Goalkeepers Are Different by Brian Glanville (Puffin paperback, 1971)

 

Has anyone ever made football into fiction without incurring the laughter of all those who have the vaguest idea that it's three points for a win and that you only play extra time in cup ties? It's a mysterious phenomenon that so many have tried to turn sporting reality into art and, either on pulp or celluloid, have consistently made such a mess of it. Some even believe that the Great Football Novel is still to be written, and no doubt publishers and agents across the country are gasping for the appropriate manuscript to land on their desks so that they can cash in on the current mania for printing unlimited crap with a round-ball connection.

 

They can give up waiting because such a book has already been written, published and, one suspects, largely forgotten over quarter of a century ago.
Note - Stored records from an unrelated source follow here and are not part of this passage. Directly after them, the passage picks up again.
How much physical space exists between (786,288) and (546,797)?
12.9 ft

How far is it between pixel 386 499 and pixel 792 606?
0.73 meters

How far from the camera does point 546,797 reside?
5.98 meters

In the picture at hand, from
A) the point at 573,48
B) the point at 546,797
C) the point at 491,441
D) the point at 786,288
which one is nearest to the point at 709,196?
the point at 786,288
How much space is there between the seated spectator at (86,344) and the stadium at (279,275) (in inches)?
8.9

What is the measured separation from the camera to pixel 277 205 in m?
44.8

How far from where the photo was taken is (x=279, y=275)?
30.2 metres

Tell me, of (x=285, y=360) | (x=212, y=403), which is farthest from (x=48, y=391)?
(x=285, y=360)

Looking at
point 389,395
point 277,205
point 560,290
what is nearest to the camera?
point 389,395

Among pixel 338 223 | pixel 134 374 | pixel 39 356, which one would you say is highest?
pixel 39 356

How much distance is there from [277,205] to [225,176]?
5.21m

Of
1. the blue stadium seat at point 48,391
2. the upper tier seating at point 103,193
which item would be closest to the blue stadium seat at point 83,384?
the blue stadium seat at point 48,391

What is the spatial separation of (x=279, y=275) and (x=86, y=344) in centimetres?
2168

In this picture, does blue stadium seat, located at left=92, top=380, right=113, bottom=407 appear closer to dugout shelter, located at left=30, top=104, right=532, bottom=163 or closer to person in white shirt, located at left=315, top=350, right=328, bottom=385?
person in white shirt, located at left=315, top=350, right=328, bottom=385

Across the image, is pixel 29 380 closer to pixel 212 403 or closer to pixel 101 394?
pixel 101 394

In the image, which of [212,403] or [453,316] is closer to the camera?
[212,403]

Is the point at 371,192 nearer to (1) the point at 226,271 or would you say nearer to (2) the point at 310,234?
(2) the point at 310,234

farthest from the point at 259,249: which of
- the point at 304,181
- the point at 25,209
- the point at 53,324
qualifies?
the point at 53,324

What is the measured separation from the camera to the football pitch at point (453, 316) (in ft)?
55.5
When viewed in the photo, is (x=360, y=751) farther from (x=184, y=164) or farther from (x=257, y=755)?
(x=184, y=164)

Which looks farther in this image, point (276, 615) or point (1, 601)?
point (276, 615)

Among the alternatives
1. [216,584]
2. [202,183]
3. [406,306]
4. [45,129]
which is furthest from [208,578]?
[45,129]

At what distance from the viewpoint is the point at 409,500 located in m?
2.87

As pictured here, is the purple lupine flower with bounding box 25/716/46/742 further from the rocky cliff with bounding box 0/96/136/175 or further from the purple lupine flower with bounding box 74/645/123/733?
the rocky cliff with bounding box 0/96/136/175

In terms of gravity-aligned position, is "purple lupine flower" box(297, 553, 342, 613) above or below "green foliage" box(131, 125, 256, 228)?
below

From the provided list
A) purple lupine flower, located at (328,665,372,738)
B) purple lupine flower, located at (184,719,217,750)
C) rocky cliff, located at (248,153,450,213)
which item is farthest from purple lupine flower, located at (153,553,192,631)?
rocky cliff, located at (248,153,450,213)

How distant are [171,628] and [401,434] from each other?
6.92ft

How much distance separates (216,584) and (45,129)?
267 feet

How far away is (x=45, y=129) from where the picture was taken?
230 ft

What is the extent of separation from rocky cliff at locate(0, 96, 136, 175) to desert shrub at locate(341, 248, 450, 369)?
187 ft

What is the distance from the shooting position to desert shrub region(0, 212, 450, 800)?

It's true that Brian Glanville's Goalkeepers Are Different does not, strictly speaking, qualify as ëadult' literature, but then neither do most football books, and if you like a straight football story as much as the next fan then you'll find yourself at the book's end in no less than two or three sittings.

 

When I was eleven I must have been the only boy in the country playing centre forward for my school and secretly wishing that I was the goalkeeper. It was all because of this book, which turned my head from the trite, monotonous dross I was forcing myself to read in Shoot! every week. I read it seven times (wearing out two copies), which is six more times than any other book I've read in my life. Yet I've never met another soul who has even heard of it.

 

What makes the book so convincing as a portrayal of life in the professional game is its disingenuous title. Narrator Ronnie Blake - the aspiring keeper who makes his way up to become top stopper at first division Borough United - proclaims in his opening sentence that goalies are "not crazy, they're just different". Yet you couldn't meet a more normal bloke than Ronnie.

 

He wants to be a pro, like all boys. When as a schoolboy he starts to get spotted by scouts he worries about his future, whether he'll make it, should he continue his education, and so on. There are setbacks, which he overcomes. He likes a couple of beers, but that's it. He observes that on the tube or in Mallorca there are "some nice birds" (thankfully he doesn't see the need to tell us whether he shagged them or not). He's a dead regular geezer who just happens to play in goal. So instead of focusing the book on the alcoholic maverick or the gifted but temperamental serial-shagger, we meet a bloke who is pretty much like ninety per cent of all players - a bloke, who's overwhelming concern in life is doing well in the game of football. Simple, and it works perfectly.

 

Glanville applies his technical knowledge so realistically that you feel that at some point in his life he actually stood on a goal-line and felt the bulk of Jackie Charlton before him. You sense that you should know who Borough's temperamental Scottish manager Charlie Macintosh is meant to be, but you can't quite pin him down to a real-life figure. And reading accounts of fictitious games against real-life players made me look up in my Rothmans whether there really was a team called Borough United and that, somehow, I had overlooked them for the previous few hundred Saturdays.

 

This perfectly paced story is now apparently out of print, which is nothing short of a scandal in the current publishing climate. But according to the spirit of the times I'll lend you my copy for a hundred quid.

 

Ian Plenderleith

 

Note: As a result of this article Virgin Books republished Goalkeepers Are Different the following year.